As regular readers of this blog know, I abhor waste, especially food waste. A year of vegetable growing and foraging combined with increases in global food prices and recurring famines in the Horn of Africa have all intensified my long-held view that food is precious. Fortunately this is a perspective I share with Mr M – who is an expert in turning left-overs into meals in their own right!

So in this spirit, Saturday’s harvest festival meals were simple affairs, conjured up from free food from the garden, local seasonal produce and left-overs, and enjoyed all the more for this.

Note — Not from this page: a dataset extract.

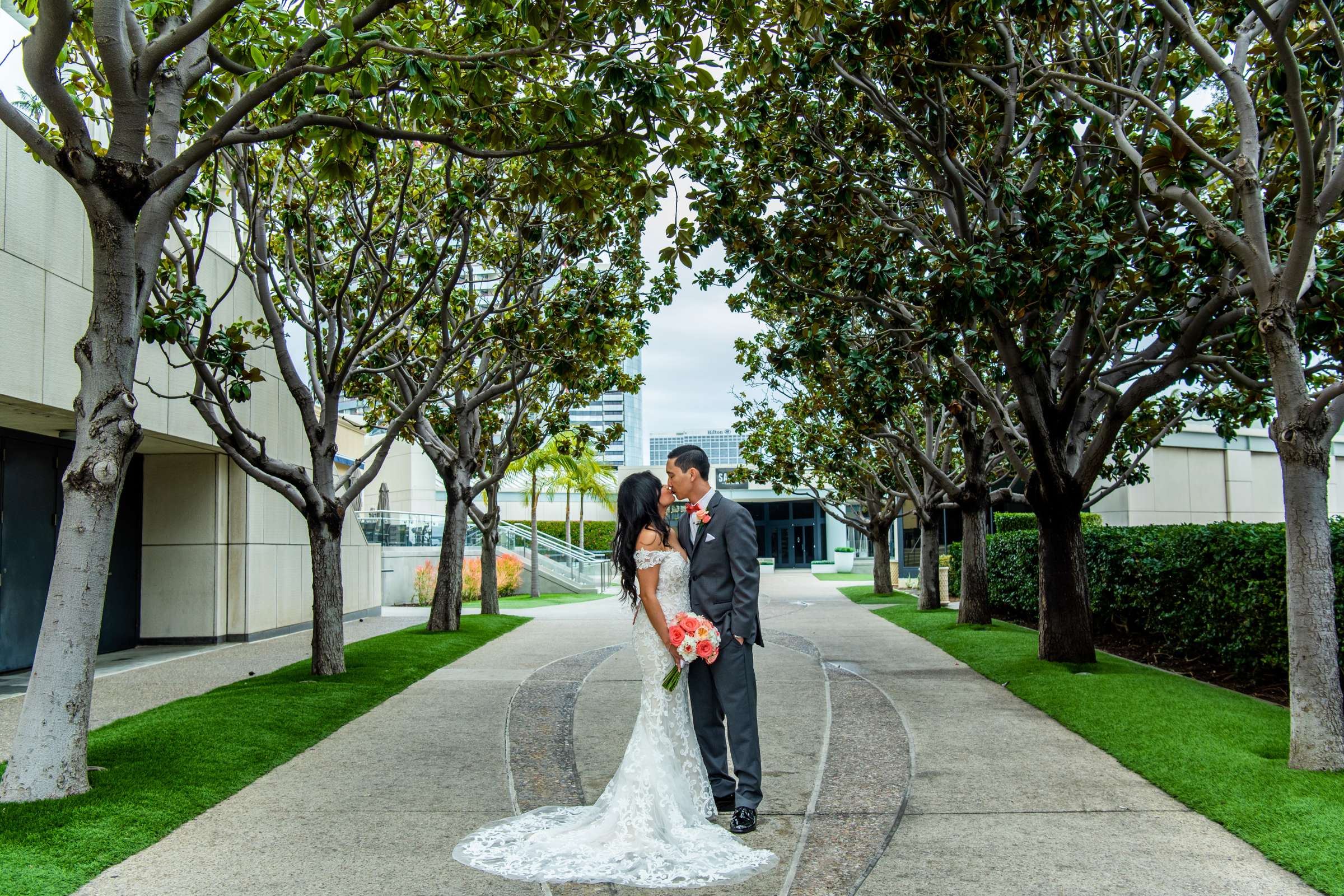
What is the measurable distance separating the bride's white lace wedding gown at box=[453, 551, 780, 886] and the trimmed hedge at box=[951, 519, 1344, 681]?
540 cm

Lunch was positively rustic. A broth of leeks and onions, bulked up with half a dozen main crop potatoes and with a handful of home-grown kale stirred in for luck. As we had a couple of rashers of bacon left-over from Friday evening’s supper of comfort food, these went into the cauldron too. In some ways it felt medieval, a bit like the instinct for a harvest festival itself. After a morning of busyness Mr M and I sat down to bowls of steaming hot soup, chunks of bread and butter, and childhood memories.

After an afternoon of leveling and covering three wedding cakes for my younger brother’s big day, my arms ached and I had already juggled two rounds of washing up. Dinner was therefore definitely going to be kept simple, harvest festival or not.

As our local greengrocer was deluged with Kentish squashes and particularly fine-looking Portobello and large field mushrooms, we decided on an all-but-vegetarian menu. Whilst four cloves of garlic and a chopped onion sweated in some oil, I topped the squash and hollowed out the flesh and seeds (saving the latter for a toasted snack). The hand-broken chunks of mushrooms were added to the pan with an ounce of pancetta – the other ounce was destined for Sunday’s daube. Finally, I added the pumpkin flesh, an espresso cup of Martini Bianco, several sprigs of fresh thyme from the garden and seasoning. After a further ten minutes on the stove, the mixture was piled into the pumpkin (and the overflow into a Pyrex bowl) and popped into the oven. We enjoyed this not-quite vegetarian dish from the garden of England with the last of our fresh tomatoes and some of our potatoes that had been basted in olive oil, sea salt and thyme before being sautéed.

As it was a special occasion I dessert was called for. By dipping a couple of slightly stale sliced brioche fingers in an egg, milk and cinnamon mixture, I reinvigorated them as pain perdu. And, with the help of half a jar of cherries in Kirsch, I served up a Franco-Hapsburg take on the Czech dessert palačinky s ovocí (pancakes with fruit).

As Mr M and I sank into the sofa with our thimbles of espresso (ignoring the washing up for half an hour), we continued to savour the pleasure derived from cooking and sharing a good meal and mused on how, with hard work, a bit of luck and a helping hand from the weather gods, next year we might enjoy harvest festival with more of our own produce and some good friends.

1 comment
  • Sue Marzinske October 24, 2011, 12:05 am

    A very lovely end to the gardening season. Thanks so much for the glimpse into your little festival, and all the great cooking ideas you share. It inspires me to try something a little different!